**YOUR TASKS:**
1 - Decide whether each statement agrees with the excerpt on the Diamond Soul, answering yes or no and quoting the deciding words of the excerpt. (a) It names Christopher Bache's book Diamonds from Heaven. (b) It says the skin wrapped around the Earth looks transparent because it is thin. (c) It ties the meaning of the word "apocalypse" to lifting the veil.
2 - Reproduce everything in the excerpt on the Diamond Soul from "Shedding the skin is" down to "Earth is unveiled.".

This higher-order consciousness is characterised by more wisdom, energy, love, beauty, creativity, and connectivity than we ever imagined possible. This is the birth of the Future Human, the incarnation of the Diamond Soul into history.
I thank Professor Christopher Bache for his lucid exposition of this phenomenon (in his book Diamonds from Heaven). Bache has given language to the deeply meaningful and profoundly intelligent creative process that is unfolding behind — and indeed as — human history, even when that history appears supremely delusional, dysfunctional and meaningless to our current level of consciousness.
A metaphor might help… I have the image of the living Earth wrapped up in a thick dark sheath, like an ancient snakeskin. This skin is comprised of all the violent, separative and oppressive behaviours, worldviews and mental states of past and present humanity. Due to thickness and depth of the skin, it appears opaque, obscuring the infinite expanse of the diamond luminosity from our embodied consciousness.
We are now undergoing an excruciating but ultimately liberating process of shedding the skin of all humanity’s habitual ways of seeing. As the light of primordial wisdom-awareness permeates the skin of worldly appearances, that same skin is revealed to be translucent and ultimately transparent to — or inseparable from — the diamond luminosity. The hard, dead skin dissolves in that light, and disappears from view. This leaves us open to the infinite objectless openness of the dharmakaya.
We re-cognise that we are free (and always have been) to entertain all possible ways of seeing (and being, and relating, and perceiving). In other words, free to enjoy all possible experiences, perspectives and appearances, never taking any of them to be real, limited, or non-empty.
Shedding our habitual ways of experiencing thrusts us into the limitless expanse of creative possibility, in which we can freely, naturally, and spontaneously enjoy any experience that we can possibly conceive of. Sounds like freedom to me!
Shedding the skin is akin to “lifting the veil” on our buddha nature. This happens to be the exact meaning of the word “apocalypse”, and this is no coincidence. The global apocalypse is lifting the veil on the diamond soul of humanity. I have explored this theme in depth both here and here.
As the skin of our collective trauma dissolves in the light of primordial awareness, the natural union of wisdom and compassion, the Imaginal Earth is unveiled.
Translucent, luminous, glistening, pristine, pure, divine.
All creation, all experience, all humanity is gradually, blissfully and ecstatically revealed to be inseparable and indivisible from the diamond luminosity. Again, our ongoing revelation of this fact is precisely the birth of the diamond soul in spacetime.

**MATERIAL:**
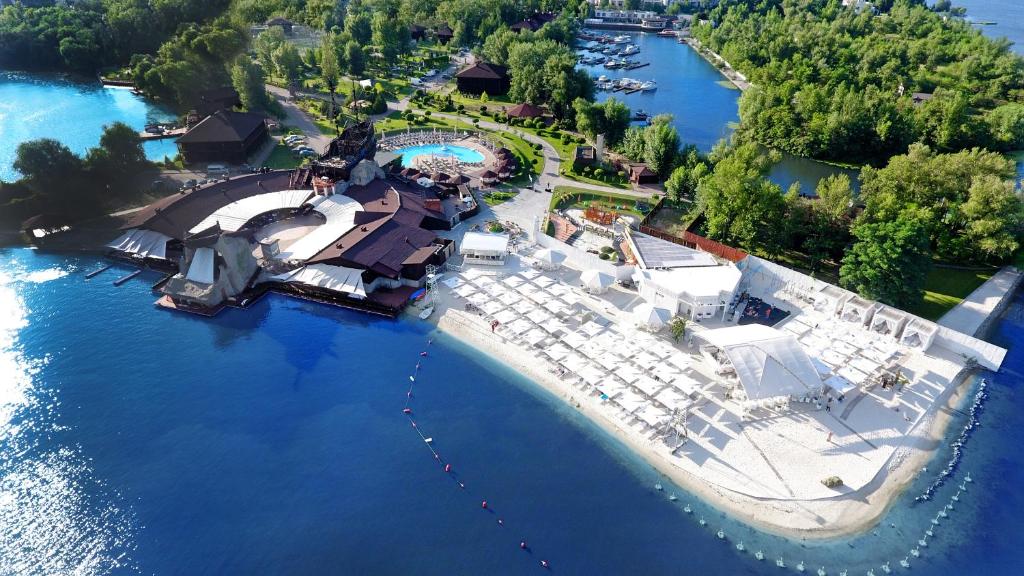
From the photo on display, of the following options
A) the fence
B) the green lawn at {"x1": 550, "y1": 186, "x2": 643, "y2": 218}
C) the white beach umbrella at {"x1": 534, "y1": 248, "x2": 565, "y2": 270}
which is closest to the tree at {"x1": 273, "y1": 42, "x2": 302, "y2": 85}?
the green lawn at {"x1": 550, "y1": 186, "x2": 643, "y2": 218}

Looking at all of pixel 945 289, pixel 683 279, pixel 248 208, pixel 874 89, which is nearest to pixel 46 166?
pixel 248 208

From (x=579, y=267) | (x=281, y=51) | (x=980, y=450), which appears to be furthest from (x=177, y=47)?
(x=980, y=450)

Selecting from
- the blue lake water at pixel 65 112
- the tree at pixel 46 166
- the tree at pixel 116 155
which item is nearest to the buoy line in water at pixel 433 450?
the tree at pixel 46 166

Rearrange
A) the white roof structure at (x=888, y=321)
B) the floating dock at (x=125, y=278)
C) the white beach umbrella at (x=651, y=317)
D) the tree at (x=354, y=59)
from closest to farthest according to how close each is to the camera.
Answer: the white roof structure at (x=888, y=321) < the white beach umbrella at (x=651, y=317) < the floating dock at (x=125, y=278) < the tree at (x=354, y=59)

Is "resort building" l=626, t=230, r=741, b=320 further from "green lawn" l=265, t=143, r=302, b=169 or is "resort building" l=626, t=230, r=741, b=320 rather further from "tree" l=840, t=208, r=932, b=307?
"green lawn" l=265, t=143, r=302, b=169

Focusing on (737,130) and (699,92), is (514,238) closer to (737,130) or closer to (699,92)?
(737,130)

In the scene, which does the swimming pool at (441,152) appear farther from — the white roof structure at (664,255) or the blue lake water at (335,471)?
the blue lake water at (335,471)
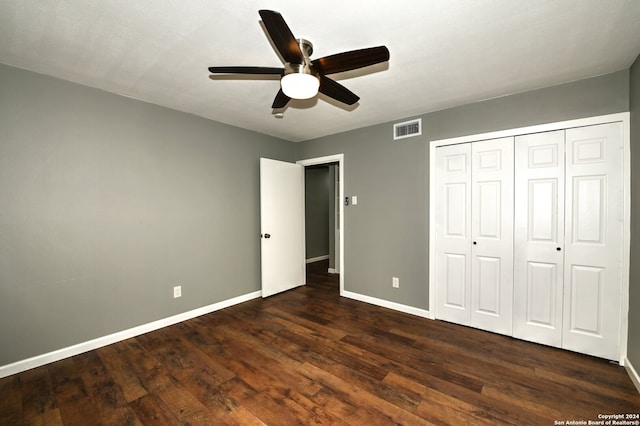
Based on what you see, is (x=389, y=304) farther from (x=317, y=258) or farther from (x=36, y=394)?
(x=36, y=394)

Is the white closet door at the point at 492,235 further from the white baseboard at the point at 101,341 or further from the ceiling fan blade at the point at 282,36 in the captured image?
the white baseboard at the point at 101,341

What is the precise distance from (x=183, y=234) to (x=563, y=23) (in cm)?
380

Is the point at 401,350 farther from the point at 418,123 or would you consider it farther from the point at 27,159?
the point at 27,159

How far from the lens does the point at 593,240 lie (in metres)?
2.30

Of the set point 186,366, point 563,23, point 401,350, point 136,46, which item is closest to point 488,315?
point 401,350

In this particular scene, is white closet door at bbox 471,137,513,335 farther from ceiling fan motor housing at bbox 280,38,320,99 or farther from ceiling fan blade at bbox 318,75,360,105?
ceiling fan motor housing at bbox 280,38,320,99

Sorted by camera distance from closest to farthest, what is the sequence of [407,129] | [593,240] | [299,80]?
1. [299,80]
2. [593,240]
3. [407,129]

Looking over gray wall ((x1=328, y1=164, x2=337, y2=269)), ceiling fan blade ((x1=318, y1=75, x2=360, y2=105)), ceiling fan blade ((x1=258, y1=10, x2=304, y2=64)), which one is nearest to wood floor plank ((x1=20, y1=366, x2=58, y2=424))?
ceiling fan blade ((x1=258, y1=10, x2=304, y2=64))

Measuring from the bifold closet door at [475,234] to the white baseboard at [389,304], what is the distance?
18 centimetres

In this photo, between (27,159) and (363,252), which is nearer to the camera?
(27,159)

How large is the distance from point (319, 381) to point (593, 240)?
8.76 feet

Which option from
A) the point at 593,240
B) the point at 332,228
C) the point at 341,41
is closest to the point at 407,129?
the point at 341,41

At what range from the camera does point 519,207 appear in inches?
103

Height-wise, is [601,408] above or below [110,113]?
below
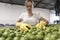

**OUTPUTS IN ORDER:**
1 -
(a) Yes: "I thank Professor Christopher Bache for his lucid exposition of this phenomenon (in his book Diamonds from Heaven)."
(b) No: "Due to thickness and depth of the skin, it appears opaque, obscuring the infinite expanse of the diamond luminosity from our embodied consciousness."
(c) Yes: "Shedding the skin is akin to “lifting the veil” on our buddha nature. This happens to be the exact meaning of the word “apocalypse”, and this is no coincidence."

2 -
Shedding the skin is akin to “lifting the veil” on our buddha nature. This happens to be the exact meaning of the word “apocalypse”, and this is no coincidence. The global apocalypse is lifting the veil on the diamond soul of humanity. I have explored this theme in depth both here and here.
As the skin of our collective trauma dissolves in the light of primordial awareness, the natural union of wisdom and compassion, the Imaginal Earth is unveiled.